**TASK TO CARRY OUT**
In the passage about salvaging, what kind of ship does the narrator fly?

**DOCUMENT**
At some point during the preceding chat, ninja Lazy Eheh decides that it would be amusing to cause Drucore and Sel’Na Rey a little more difficulty. The “room” as it were has about four distinct groups of enemies, who won’t aggress on the missionbear until he has reached a certain proximity. Lazy Eheh, in the type of fast and agile frigate that Suddenly Ninjas trains its operatives to fly, can outrun and dodge the fire of many of the slow, dumb AI opponents, and uses this capability to aggro all the groups of NPCs that the missionbears have not yet reached, with the intention of pulling them within aggression proximity of the ‘bears and then warping out. Much lulz should ensue, and though the destruction or forced retreat of the carebear duo would end their destruction of NPCs and thus our salvaging for the night, it seemed like a good way to extract more of the bitter tears that fuel our ships.

Since it looks like we’re about to be done, I go ahead and grab a particularly valuable piece of equipment from a recently-destroyed Angel cruiser, giving Drucore and his pal kill rights on my ship. Since I fly a rigged and very well-appointed Firetail, I decided not to stick around and tempt fate. As he target locks my ship, I turn to warp out.

But then I see a missile leave his ship, just as I enter warp. I got away clean, but Drucore’s acting upon his kill rights have given me the right to shoot him, as well.

**SOURCE EXCERPT**
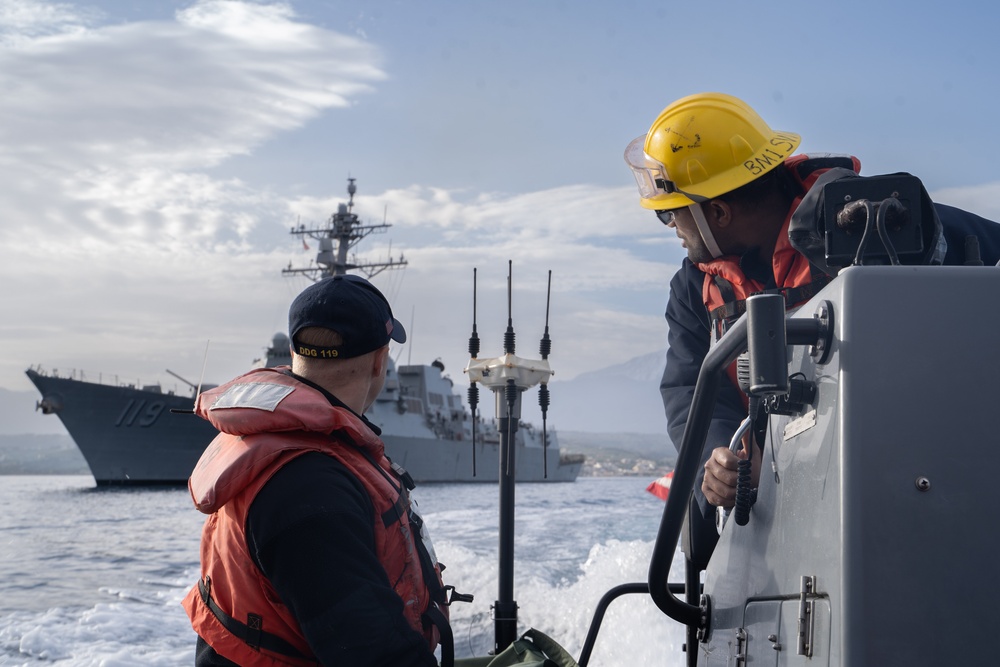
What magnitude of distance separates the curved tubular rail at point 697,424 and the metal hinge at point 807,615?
0.26 m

**FINISHED ANSWER**
A rigged and very well-appointed Firetail.